Kareena Singh: The Great Depression


The Great Depression

I chose to talk about the Great Depression. In the 1920s, many people invested their money in stocks, which at the time, the value of it had risen rapidly. In September 1929, stock prices began to fall, in October it officially crashed. Many people had lost their money, banks failed, and many factories and businesses closed. By 1932, 12 to 13 million people were out of work. This situation affected other countries as well due to the U.S. being unable to lend money or trade goods with other countries. This caused a huge drop in world trade. Franklin D. Roosevelt started a program called the "New Deal" which allowed people to get back to work right away. Essentially, the Great Depression had ended after the country entered World War II. Both impacted the U.S. economy a lot, with the stock market crashing and now, where businesses are closed due to the virus to protect people from catching it. It might not be as bad right now, but there is no telling how long this virus will stick around and when we could come into contact with others. Obviously, the situation is entirely different but it has its ties with people not being able to go to work.

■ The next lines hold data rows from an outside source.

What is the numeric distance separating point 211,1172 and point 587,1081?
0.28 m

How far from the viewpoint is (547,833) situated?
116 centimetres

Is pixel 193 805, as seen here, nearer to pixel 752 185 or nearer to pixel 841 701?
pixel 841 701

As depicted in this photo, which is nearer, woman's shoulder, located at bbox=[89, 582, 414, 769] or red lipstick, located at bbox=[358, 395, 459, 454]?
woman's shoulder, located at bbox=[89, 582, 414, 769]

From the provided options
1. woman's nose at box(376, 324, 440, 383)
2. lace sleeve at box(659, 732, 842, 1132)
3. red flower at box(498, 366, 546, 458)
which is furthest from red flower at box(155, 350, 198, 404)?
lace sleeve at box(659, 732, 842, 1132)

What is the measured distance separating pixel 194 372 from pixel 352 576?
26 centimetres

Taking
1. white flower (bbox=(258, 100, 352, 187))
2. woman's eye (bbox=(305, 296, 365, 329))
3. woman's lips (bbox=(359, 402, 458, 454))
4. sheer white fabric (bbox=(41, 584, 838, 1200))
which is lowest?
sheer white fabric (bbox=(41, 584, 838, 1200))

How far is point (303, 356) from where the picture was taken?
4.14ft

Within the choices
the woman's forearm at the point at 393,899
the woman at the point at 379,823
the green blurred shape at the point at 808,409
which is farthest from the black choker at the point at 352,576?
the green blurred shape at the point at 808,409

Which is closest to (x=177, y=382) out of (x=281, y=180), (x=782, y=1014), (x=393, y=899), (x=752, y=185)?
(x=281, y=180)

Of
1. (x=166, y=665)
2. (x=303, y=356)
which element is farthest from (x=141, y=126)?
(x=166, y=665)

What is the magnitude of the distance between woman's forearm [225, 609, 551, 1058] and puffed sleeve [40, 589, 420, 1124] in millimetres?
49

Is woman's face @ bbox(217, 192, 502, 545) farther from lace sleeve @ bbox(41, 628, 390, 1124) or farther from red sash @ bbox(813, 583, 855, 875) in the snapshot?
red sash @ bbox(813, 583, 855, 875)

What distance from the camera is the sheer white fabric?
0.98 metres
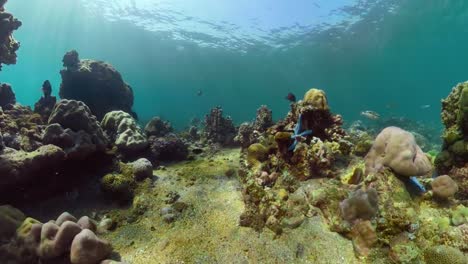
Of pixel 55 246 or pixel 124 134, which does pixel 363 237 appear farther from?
pixel 124 134

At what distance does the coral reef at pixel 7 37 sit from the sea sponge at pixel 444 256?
1427cm

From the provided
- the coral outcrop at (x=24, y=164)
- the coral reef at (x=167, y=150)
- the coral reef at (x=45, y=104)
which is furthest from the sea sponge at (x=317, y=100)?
the coral reef at (x=45, y=104)

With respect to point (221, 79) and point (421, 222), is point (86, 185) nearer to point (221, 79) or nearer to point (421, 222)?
point (421, 222)

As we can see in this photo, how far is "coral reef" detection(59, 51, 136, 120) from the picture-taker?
13.4m

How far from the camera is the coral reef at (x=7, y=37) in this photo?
10.2 metres

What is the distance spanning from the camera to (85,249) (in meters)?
4.35

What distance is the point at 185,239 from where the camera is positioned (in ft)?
16.9

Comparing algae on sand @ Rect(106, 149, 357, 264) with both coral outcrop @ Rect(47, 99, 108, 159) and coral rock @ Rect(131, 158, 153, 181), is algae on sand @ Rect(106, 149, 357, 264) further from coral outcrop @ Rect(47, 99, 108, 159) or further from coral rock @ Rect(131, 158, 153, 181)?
coral outcrop @ Rect(47, 99, 108, 159)

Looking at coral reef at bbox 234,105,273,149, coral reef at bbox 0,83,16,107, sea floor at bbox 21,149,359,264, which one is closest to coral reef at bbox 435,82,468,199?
sea floor at bbox 21,149,359,264

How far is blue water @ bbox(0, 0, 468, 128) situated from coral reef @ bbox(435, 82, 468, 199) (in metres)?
21.4

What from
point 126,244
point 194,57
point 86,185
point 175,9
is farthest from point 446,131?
point 194,57

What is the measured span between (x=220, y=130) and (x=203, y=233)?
8.05 metres

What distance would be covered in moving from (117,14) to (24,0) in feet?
39.8

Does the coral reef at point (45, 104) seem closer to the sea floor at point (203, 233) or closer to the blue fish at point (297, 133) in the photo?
the sea floor at point (203, 233)
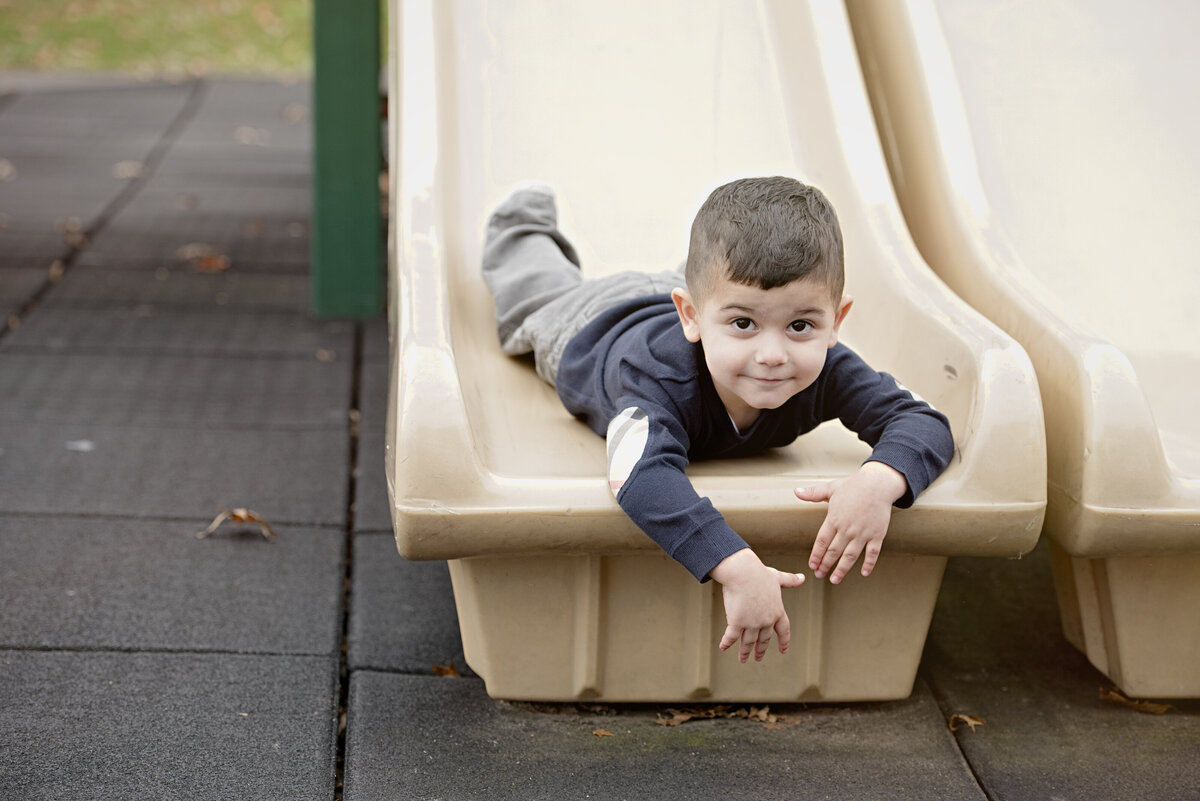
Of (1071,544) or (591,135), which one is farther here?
Result: (591,135)

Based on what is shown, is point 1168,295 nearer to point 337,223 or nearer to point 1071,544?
point 1071,544

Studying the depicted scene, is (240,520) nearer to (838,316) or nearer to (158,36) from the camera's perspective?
(838,316)

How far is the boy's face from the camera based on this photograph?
1965 millimetres

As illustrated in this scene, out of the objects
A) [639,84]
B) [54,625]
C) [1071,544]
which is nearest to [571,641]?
[1071,544]

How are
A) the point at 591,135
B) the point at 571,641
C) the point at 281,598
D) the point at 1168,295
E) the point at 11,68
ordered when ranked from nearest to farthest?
the point at 571,641, the point at 281,598, the point at 1168,295, the point at 591,135, the point at 11,68

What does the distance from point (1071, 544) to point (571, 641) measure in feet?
3.05

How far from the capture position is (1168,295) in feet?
9.69

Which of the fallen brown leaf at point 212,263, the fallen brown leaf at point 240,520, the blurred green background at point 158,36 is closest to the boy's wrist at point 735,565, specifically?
the fallen brown leaf at point 240,520

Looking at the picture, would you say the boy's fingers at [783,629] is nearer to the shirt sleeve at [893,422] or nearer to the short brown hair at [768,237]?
the shirt sleeve at [893,422]

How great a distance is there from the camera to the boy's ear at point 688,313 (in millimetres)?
2102

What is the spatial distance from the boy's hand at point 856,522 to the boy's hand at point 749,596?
0.12m

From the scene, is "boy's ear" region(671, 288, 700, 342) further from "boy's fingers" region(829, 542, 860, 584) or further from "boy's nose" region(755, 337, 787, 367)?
"boy's fingers" region(829, 542, 860, 584)

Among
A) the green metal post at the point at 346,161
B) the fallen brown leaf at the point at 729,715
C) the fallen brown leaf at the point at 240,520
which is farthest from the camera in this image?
the green metal post at the point at 346,161

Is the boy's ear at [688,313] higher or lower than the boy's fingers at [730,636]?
higher
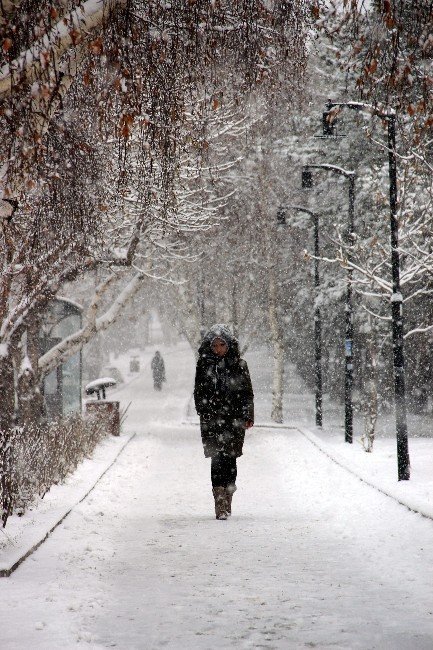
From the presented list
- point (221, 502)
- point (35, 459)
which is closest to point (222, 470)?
point (221, 502)

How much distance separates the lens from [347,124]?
31016 millimetres

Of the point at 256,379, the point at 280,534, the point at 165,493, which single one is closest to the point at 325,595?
the point at 280,534

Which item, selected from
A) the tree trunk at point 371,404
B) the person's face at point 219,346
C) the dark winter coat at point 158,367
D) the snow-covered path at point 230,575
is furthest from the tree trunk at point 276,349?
the person's face at point 219,346

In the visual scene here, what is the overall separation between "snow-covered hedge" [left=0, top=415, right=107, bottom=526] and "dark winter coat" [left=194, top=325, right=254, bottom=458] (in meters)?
2.14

As of right now, we should just do as told so that this can pass through and not take years. Back then, I would say towards the end they became united because they were able to throw out the current president for Roosevelt who was able to help them. Right now, I would say it's both, we are taking precautions but some people just like to do their own thing and not listen in the long run.

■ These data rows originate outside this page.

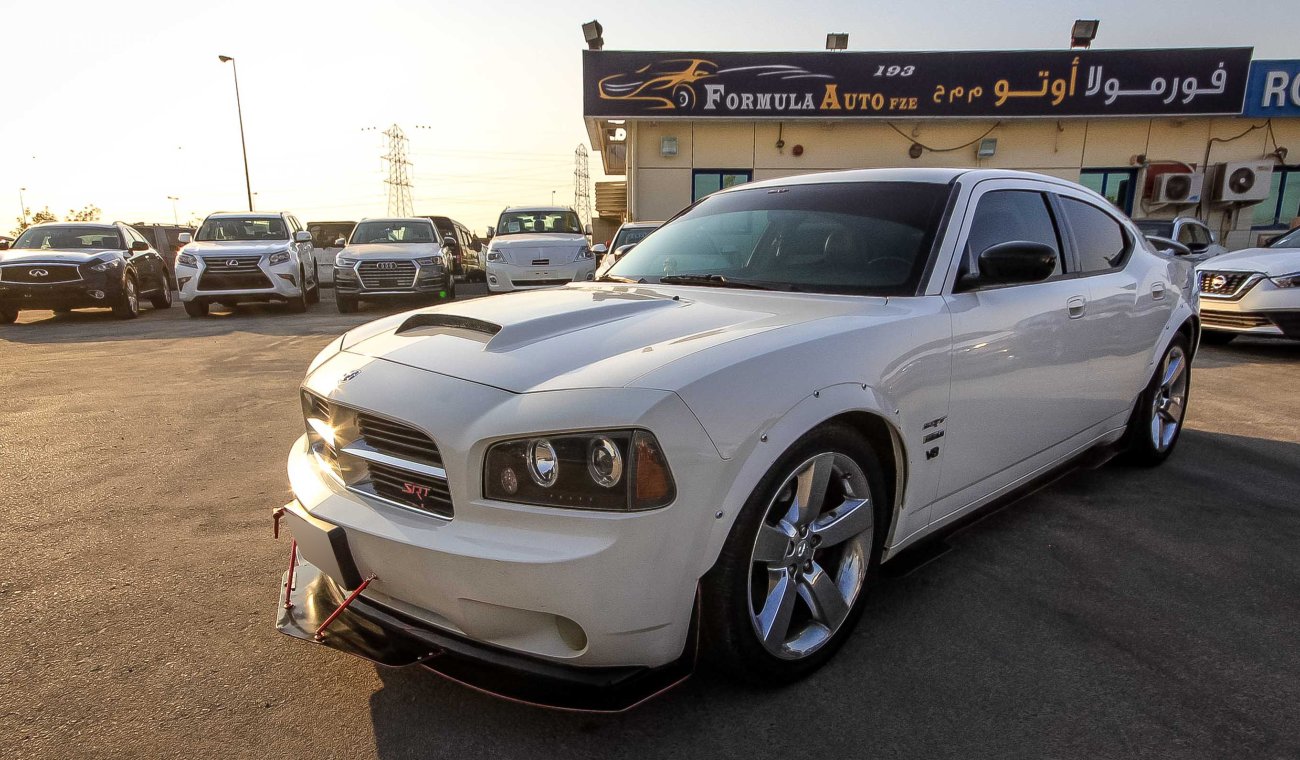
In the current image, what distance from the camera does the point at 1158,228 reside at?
10883mm

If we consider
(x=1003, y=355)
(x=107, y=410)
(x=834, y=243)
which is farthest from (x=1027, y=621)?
(x=107, y=410)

Sam Petersen: World War II


Pearl Harbor

World War II began in Europe on September 1, 1939, when Germany invaded Poland. Great Britain and France responded by declaring war on Germany on September 3. The war between the U.S.S.R. and Germany began on June 22, 1941, with the German invasion of the Soviet Union. It ended September 2, 1945. The ways in which WWII changed the world are known as the Holocaust's killing of Jewish people and their culture. The use of atomic bombs on Japan, and the wide mass of death and destruction caused by the Axis powers in Europe. But there are also more indirect ways that WWII impacted modern society. A similarity between COVID 19 and WWII is people having been dying through all of this. A big difference is no one is killed by gun or bomb this time. The tone through this pandemic is cautious be weary of people do social distancing this is very important. We are somewhat together and divided you have people who are taking the right precautions then you have people who just don't care at all. We need to stay united that's how we will all get out of this.